### PROVIDED PASSAGE
>> Start
Then I worked on the passenger side intake piping. This is
where I realized that the supplied connecting hose for the piping to the
70mm throttle body would not work. Lastly, I did some other
small stuff then I went to bed.
5-12-02: My friend Jim showed
up today to help with the install. He has a T-72 cartech kit of his own so
he has a lot of knowledge on this stuff. First we re-located the
powersteering pump with the supplied bracket and fittings. It was really
easy and only took about 20 minutes. Next we started on the turbo
header. Now is where it gets bad. First we tried bolting it on but
we soon realized that some of the bolts just will not go into the holes. I
probably should have checked this weeks ago, but I didn't. So we had to
take the header off and try to clearance the tubes so the bolts would fit.
All we had was a hammer and a bolt, no torch. So we spent about 30 minutes
hammering on the tubes. That gave us just barely enough room to
procede. From there we put the header on by barely starting two of the
bolts. Then you have to gradually tighten 3 of the bolts a little at a
time, or else they will go in sideways. Jim worked on tightening that
thing for at least 2 hours. What a MAJOR pain in the butt!!
Next we trial fitted the turbo to
mark the hole for the inlet pipe that we would be cutting with a hole saw.
The turbo cleared the frame and the sway bar mount by a long shot so the only
cutting we will need to do is for the inlet pipe. My friend Mike showed up
with a brand new drill for me! Unfortunately the power packs come
uncharged so we never had time to charge them up enough to cut the hole all the
way.
Next was the crossover pipe. Jim
started on the passenger side pipe then tried attaching the longer piece that
goes over to the turbo header. To make a long story short, it appears that
the smaller passenger side piece was welded together wrong and the big driver's
side piece is hitting the steering shaft and it is hitting all over the lakewood
bellhousing. So I will be having the car towed to a custom exhaust shop to
fix the crossover pipe.
During this time I also trial fitted the
intake piping from the turbo to the intercooler. Everything seems to fit
ok but the S-shaped pipe where the BOV mounts is at a funny angle to the turbo,
but it looks like it will work just fine. The radiator hose also fits
nicely, I had to go and buy one with larger openings since I have a universal
fit Ron Davis radiator, but that is to be expected.
Lastly we put together the fittings for
the oil system, there are a lot of fittings involved, but Jim put something
together that would work and still clear the downpipe and everything else.
This is where we realized that the turbo drain plate that we have was drilled
for a larger fitting that we do not have. Cartech is sending me a larger
fitting.
>> End
### STATED PROBLEM 1
According to the turbo install log, how long did it take to relocate the power steering pump?
### STATED PROBLEM 2
Please extend the turbo install log, picking up right after the line saying Cartech is sending a larger fitting.

### DATA BLOCK
>> Start
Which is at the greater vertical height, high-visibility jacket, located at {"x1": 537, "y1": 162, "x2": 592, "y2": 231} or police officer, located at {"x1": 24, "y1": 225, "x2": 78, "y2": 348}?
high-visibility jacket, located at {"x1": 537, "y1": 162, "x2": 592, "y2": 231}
>> End
### FINAL ANSWER 1
About 20 minutes.

### FINAL ANSWER 2
Little stuff: When
they made my MAF bracket they forgot to send some "turbo" hose to connect the
pipe to the turbo and to the MAF. Mike is also sending me some pieces of
hose so I can complete the install. Also keep in mind that the kit is
designed for a stock mustang with a stock throttle body. The supplied
hose will not go onto a 70mm or larger throttle body. Another thing is the
little stud on the downpipe that is used to attach a bar to in order to keep the
pipes together. This little stud is hitting the motor mount and barely
keeping the downpipe from lining up correctly with the turbo.
5-14-02: I picked up my car
from Pro Dyno today and they did an excellent job on my exhaust. They
fixed the crossver pipe and they made a custom 3" Y-pipe that goes from the
downpipe to my mufflers. Those guys rule.
Once I got the car home I put in the new turbo drain
that Mike overnighted to me and it fit nicely. Then I completed the hole
in the fender for the inlet pipe. We also extended my MAF wires and worked
on re-wiring the jungle of wires on my fender where the turbo inlet goes.
Kyle also got my oil pressure gauge installed. All that is left to do is
get the downpipe to bolt up and button everything up!!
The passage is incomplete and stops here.